As far as political manifestos go, there will always be scepticism over the commitment of governments to their election promises. And yet public support for the government has not diminished despite apparent feet dragging on some of its professed aims. The public magnanimity seems to suggest that the electorate are prepared to give this newly formed government some space for trial and error.


Commitment to reform

On balance, the commitment of the government to its reform agenda seems clear.
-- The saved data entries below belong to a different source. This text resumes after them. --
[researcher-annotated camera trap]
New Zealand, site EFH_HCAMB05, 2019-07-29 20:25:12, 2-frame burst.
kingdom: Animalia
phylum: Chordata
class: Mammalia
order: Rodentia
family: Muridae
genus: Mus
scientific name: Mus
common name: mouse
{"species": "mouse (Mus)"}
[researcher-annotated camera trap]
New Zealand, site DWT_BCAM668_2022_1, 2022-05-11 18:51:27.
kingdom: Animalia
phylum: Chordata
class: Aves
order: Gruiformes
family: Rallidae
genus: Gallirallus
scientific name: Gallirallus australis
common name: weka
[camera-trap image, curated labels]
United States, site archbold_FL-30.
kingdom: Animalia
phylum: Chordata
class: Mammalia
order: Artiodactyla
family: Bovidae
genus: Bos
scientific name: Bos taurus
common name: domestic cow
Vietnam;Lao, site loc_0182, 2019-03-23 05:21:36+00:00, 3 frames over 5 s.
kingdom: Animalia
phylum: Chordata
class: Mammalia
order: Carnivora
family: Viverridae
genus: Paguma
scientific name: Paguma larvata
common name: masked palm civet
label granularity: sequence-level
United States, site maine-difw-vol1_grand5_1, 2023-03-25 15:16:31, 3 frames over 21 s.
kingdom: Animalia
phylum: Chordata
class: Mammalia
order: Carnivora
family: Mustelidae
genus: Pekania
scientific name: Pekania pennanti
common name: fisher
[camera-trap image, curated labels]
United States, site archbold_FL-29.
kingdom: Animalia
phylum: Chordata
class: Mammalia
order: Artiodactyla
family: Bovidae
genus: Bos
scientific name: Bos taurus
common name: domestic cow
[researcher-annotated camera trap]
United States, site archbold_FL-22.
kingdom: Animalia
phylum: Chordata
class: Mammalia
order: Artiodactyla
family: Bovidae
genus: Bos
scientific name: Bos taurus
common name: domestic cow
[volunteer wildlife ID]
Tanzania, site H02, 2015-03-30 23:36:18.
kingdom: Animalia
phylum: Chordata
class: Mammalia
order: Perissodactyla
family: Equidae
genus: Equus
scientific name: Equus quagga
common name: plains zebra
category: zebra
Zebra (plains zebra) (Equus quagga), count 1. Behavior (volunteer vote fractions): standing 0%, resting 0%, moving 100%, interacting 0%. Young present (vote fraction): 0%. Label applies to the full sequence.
Within days of coming to power the government appointed a Council of Eminent Persons (nicknamed “The Jedi Council”) comprising renowned and highly regarded individuals that in turn appointed an Institutional Reform Committee comprising senior lawyers, academics, judges and a retired army general. The fact that the Council is made up of highly regarded business leaders such as the billionaire Robert Kuok, an award winning central banker, a developmental economist with degrees from Yale and Harvard, speaks volumes for the government’s commitment to reform and its desire for sustainable economic development.


An impressive cabinet

The new racially diverse cabinet has 5 women one of whom is the Deputy Prime Minister, the first time a woman has been appointed to that post. She together with the Prime Minister, Tun Mahathir, are both medical doctors by training. The youngest Minister (charged with the Youth and Sport Portfolio) is 26. The Finance Minister is the former Chief Minister of Penang with a track record for revamping Penang’s economy and making it one of the wealthiest states in Malaysia. The government has also shown its resolve towards addressing climate change and environmental issues by appointing a brilliant Cambridge-trained chemical engineer to be Minister of Climate Change and Environment.


Commitment to business and transparency

At a lunch organised by the American Chamber in Malaysia on 28 June 2018 in conjunction with its Annual General Meeting, Prime Minister Tun Dr. Mahathir was received with thunderous applause from the audience. He thanked US companies for their investments in Malaysia saying that these companies had created some 250,000 jobs for Malaysians. He went on to say that his government would like to see more jobs created and would provide a pro-business environment. He reasoned that by making companies successful the country would benefit through taxation of their profits. At 24% Malaysia’s corporate tax rate is one of the lowest in the region. Mahathir offered to receive all manner of complaints and feedback from the private sector and said that the government wanted to know the issues and problems being faced by businesses in Malaysia, particularly those of foreign investors. He said that his government was committed in being transparent and telling the truth about the national debt which had become dangerously inflated by the previous government. He wanted the public to know the real situation rather than avoid the criticism of analysts who were only concerned about falling stock prices. Mahathir said his government preferred to rely on fundamentals and believed that investors would appreciate his government’s transparency.


Commitment to human rights

Saifuddin Abdullah on his appointment as Foreign Minister reaffirmed Malaysia’s commitment to international conventions. He is quoted as saying:

We aspire to sign the remaining human rights conventions. There are nine and we have only ratified three, namely the Convention on the Rights of the Child (CRC), Convention on the Elimination of All Forms of Discrimination against Women (CEDAW), and Convention on the Rights of Persons with Disabilities (CRPD)… The six others include the International Convention Against All Forms of Racial Discrimination, Covenant on Civil and Political Rights, UN Convention against Torture and other Cruel, Inhuman and Degrading Treatment and Punishment.